Finnish psych sorceress Laura Naukkarinen aka Lau Nau weaves a cats cradle of crystalline electronics recorded at EMS Stockholm across her half hour-long work ‘Amphipoda’ for Longform Editions
“Lau Nau (Laura Naukkarinen) composes music for films, theatre and albums, makes workshops and sound installations and travels around the world performing. In her work she combines electroacoustic approaches, found objects, field recordings, folk instruments, classical instruments, analogue synthesisers and her own voice. Her music is imbued with a cinematic breadth of vision and her idiosyncratic, finely honed sound world builds on fragile, spectral otherness. She has been nominated for various prestigious prizes in her home country Finland and won the main Femma prize 2018 with her fifth album Poseidon, released in Europe, USA and Japan.
Lau Nau says: “The piece is recorded at Elektronmusikstudion EMS in Stockholm with their big Buchla 200 system in 2018. I was there for a short residency studying how to compose the changes in the Baltic Sea into music. This composition is inspired by how the biomass of plankton vary in the Baltic depending, for example, on the entering saline pulses from the North Sea, the oxygen levels and the temperature of the water. The work has been supported by The Arts Promotion Centre Finland, Taike.”

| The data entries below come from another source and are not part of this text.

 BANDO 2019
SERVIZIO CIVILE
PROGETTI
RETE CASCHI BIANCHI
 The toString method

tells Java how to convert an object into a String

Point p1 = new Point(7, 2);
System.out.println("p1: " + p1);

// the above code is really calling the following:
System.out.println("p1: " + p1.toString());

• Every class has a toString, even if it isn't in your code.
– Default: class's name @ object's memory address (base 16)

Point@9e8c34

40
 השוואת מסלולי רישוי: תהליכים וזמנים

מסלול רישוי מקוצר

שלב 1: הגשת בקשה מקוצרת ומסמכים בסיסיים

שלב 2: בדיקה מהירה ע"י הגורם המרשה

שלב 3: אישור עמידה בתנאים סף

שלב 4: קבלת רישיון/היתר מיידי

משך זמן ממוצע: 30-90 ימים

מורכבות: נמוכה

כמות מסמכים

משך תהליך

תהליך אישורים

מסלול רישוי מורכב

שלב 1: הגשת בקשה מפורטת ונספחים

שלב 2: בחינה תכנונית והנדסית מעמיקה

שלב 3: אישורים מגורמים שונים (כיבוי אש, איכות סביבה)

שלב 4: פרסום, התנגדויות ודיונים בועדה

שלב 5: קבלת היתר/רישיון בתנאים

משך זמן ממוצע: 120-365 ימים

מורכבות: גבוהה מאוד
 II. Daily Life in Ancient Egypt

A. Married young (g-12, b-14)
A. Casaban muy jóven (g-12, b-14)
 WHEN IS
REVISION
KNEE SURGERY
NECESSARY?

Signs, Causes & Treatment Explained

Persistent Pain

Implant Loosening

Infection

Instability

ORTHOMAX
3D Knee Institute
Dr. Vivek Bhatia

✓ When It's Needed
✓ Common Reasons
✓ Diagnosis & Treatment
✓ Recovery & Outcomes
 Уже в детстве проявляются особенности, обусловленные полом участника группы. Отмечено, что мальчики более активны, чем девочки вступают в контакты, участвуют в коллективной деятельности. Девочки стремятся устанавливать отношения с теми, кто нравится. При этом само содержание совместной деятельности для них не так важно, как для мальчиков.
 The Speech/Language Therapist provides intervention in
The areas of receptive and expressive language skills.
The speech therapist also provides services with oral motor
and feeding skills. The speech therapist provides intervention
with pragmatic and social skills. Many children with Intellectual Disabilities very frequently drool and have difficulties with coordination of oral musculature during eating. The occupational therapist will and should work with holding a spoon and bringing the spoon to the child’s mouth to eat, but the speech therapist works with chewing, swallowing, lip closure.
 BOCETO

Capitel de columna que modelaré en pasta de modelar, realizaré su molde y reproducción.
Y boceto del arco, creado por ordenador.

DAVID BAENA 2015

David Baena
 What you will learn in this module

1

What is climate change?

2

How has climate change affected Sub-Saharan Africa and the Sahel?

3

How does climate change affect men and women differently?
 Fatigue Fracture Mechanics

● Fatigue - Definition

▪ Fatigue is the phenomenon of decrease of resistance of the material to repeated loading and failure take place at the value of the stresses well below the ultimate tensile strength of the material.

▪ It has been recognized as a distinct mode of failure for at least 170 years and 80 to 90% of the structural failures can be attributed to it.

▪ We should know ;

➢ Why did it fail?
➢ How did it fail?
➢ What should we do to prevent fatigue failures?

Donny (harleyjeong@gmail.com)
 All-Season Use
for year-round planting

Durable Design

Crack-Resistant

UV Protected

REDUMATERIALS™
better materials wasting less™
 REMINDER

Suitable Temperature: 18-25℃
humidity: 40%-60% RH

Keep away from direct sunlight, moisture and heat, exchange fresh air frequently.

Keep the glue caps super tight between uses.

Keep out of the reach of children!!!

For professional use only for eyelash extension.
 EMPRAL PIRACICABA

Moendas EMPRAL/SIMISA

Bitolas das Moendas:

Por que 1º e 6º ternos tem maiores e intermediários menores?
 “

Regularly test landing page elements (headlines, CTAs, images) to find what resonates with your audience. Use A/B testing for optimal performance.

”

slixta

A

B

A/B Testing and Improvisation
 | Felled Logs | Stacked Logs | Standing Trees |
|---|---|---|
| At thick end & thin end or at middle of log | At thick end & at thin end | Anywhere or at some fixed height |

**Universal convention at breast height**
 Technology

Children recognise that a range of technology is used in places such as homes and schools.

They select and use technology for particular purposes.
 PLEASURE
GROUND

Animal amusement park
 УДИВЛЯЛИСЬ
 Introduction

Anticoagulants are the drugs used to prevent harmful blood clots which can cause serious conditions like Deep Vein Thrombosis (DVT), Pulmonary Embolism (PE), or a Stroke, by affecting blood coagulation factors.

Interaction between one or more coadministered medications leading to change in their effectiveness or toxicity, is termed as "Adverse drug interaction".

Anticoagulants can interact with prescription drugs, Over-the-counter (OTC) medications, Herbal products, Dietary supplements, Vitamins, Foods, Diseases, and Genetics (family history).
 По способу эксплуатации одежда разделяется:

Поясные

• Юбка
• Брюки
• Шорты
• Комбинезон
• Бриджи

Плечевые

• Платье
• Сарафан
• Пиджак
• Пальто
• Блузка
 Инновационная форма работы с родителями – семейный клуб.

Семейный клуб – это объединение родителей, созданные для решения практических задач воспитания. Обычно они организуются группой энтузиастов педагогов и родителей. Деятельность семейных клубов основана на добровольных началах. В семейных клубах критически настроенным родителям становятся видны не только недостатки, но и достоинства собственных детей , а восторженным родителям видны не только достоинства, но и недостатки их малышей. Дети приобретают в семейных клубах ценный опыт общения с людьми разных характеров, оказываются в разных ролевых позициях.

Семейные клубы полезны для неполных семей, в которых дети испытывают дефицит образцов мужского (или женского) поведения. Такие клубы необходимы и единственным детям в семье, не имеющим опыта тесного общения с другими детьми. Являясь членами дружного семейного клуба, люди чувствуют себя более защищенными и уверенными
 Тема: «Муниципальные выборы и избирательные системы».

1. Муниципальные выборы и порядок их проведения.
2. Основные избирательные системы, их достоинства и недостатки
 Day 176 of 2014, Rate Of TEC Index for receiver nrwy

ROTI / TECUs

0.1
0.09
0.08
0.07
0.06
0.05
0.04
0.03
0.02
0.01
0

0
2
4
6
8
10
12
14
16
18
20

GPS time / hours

Elegantly transportive and deeply dreamy, ‘Malam Minggu: A Saturday Night in Sunda’ is the first vinyl and download reissue of a 1991 compilation CD of traditional Indonesian gamelan and folk songs recorded between 1978-1985. Don’t miss Group Gentra Madya’s haunting ‘Gupay Pileuleuyan’ or the exquisite precision of their ‘Sambal Lada’, and the swingeing, Senyawa-esque syncopation of flutes, drums and vox in ‘Kulu Kulu Gancang’ by Mang Memed Group
“Akuphone resumes its reissue operations with its latest compilation, Malam Minggu: A Saturday Night in Sunda. This release brings us once again to Southeast Asia, with a stopover in the Indonesian archipelago – to the region of Sunda in western Java. As its name suggests, this collection immerses us in the vibes of Sundanese nights at the turn of the 1980s.
During the post-independence climate of the 1960s, Presidents Sukarno and Suharto encouraged artists to renew and innovate traditional Indonesian art forms in an attempt to limit and control the spread of Western music - which was banned from broadcasting in 1961. This policy saw a revival of traditional musical styles like gamelan degung, and the emergence of Indonesian singing genres: jaipong and pop sunda.
Recorded between 1978 and 1985, this unique and surprising selection presents some of the most popular artists of the time, such as Nano S. and Tati Saleh. It is richly documented by Southeast Asia music specialist Édouard Degay Delpeuch.”